The algorithm binary is generated based on the algorithm library. We implemented an application entry and a linker script. We leveraged the ARM GCC toolchain to link the algorithm library into an independent and executable binary.
The differences between algorithm library and binary usage¶
During generating binary, users need to specify both the flash and RAM start address and size separately.
Need to flash the binary onto the address specified by step 1
The differences between algorithm library and binary runtime Integration¶
The TSS tool provides a unified interface for algorithm library and binary in timeseries.h.
typedef struct tss_task_ops
{
int task;
union
{
tss_ad_task_ops_t ad_ops;
tss_ad_odl_task_ops_t ad_odl_ops;
tss_cls_task_ops_t cls_ops;
tss_oc_task_ops_t oc_ops;
tss_reg_task_ops_t reg_ops;
};
const tss_algo_attribute_t *(*algo_attribute)(void);
} tss_task_ops_t;
If linking algorithm library into application, need to invoke the API of tss_get_task_ops to get the instance of tss_task_ops_t.
If users use the algorithm binary, need to retrieve the API of tss_get_task_ops address from the binary header and invoke it.

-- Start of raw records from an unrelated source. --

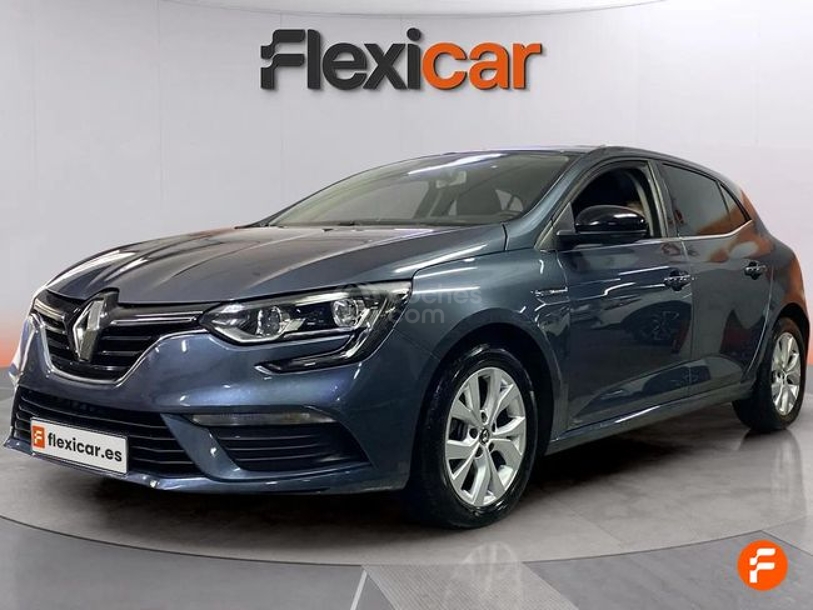 Foto del RENAULT Mégane 1.3 TCe GPF Business 103kW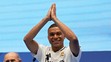 Kylian Mbappé sa oficiálne pripojil k Realu Madrid.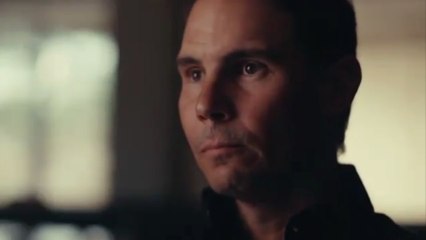 Rafa Nadal anuncia su retirada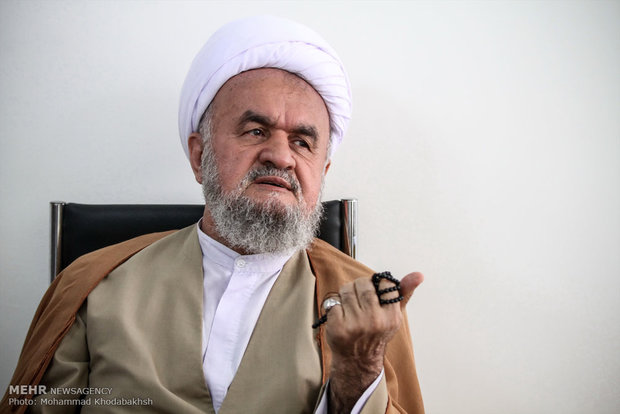 علمای اهل سنت که خدمت امام زمان رسیدند/ اثبات وجود امام المهدی(ع) گفتگو با آیت الله علی اسلامی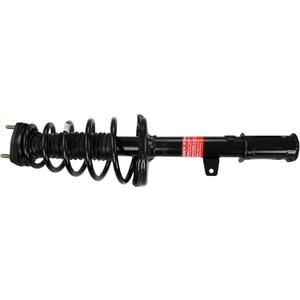Monroe Quick-Strut 172486 Suspension Strut and Coil Spring Assembly for Toyota Highlander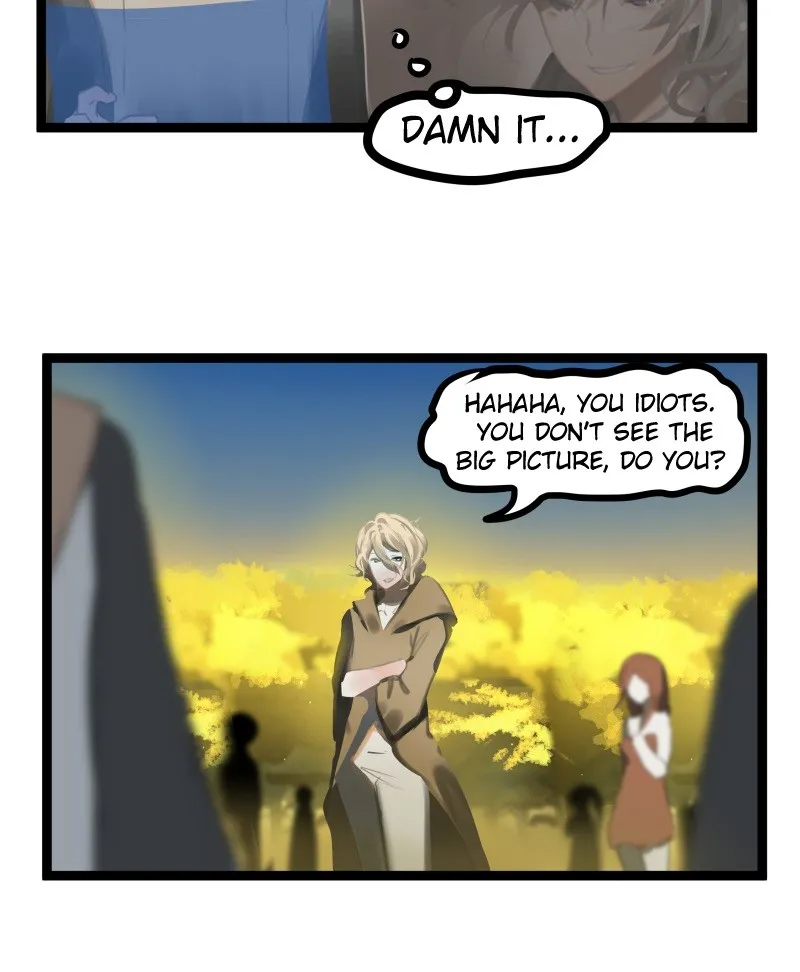 Read Winter Moon chapter 160 image 3 on Lezhin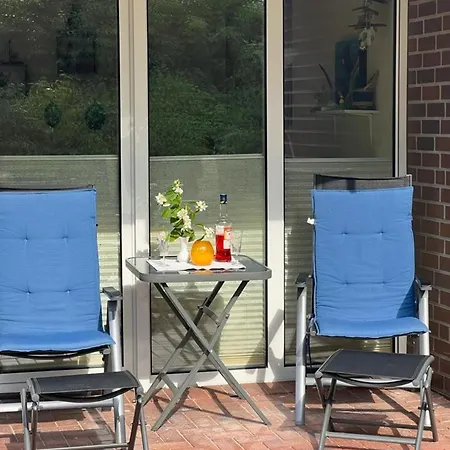 Apartman Mimi An Der Ostsee - Abc340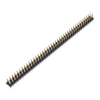 Headers, Male Pins - TMM-140-03-L-D-ND - DigiKey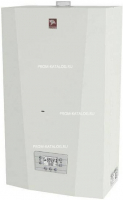 Настенный газовый котел Лемакс PRIME-V20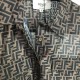 2023FW 2-piece setup FENDI Clean silhouette 2023FW 2-piece setup FENDI Clean silhouette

Please read the more details from the example project.
#ifdef ENABLE_BINARY_ALGO
tss_binary_header_t* (*entry)(void);
extern uint32_t __base_BINARY_TEXT;
if (*(uint32_t *)((uint32_t)(&__base_BINARY_TEXT) + 1) == BLANK_BINARY_ENTRY)
{
return -1;
}
// Convert integer address to function pointer
entry = (tss_binary_header_t* (*)(void))(uintptr_t)((uint32_t)(&__base_BINARY_TEXT) + 1);
tss_binary_header_t *p_algo_head = entry();
PRINTF("MAGIC NUMBER:");
int i = 0;
for(i = 0; i < 8; i++)
{
PRINTF("%c", p_algo_head->magic[i]);
}
PRINTF("\r\n");
p_task_ops = p_algo_head->get_task_ops();
#else
PRINTF("\r\nStatic library model is using...\r\n");
p_task_ops = tss_get_task_ops();
#endif
Summary¶
The NXP AFCI solution delivers a complete edge AI pipeline for arc fault detection, combining:
High-frequency sensing
Advanced signal processing
Efficient ML deployment It enables robust, real-time protection in modern electrical systems.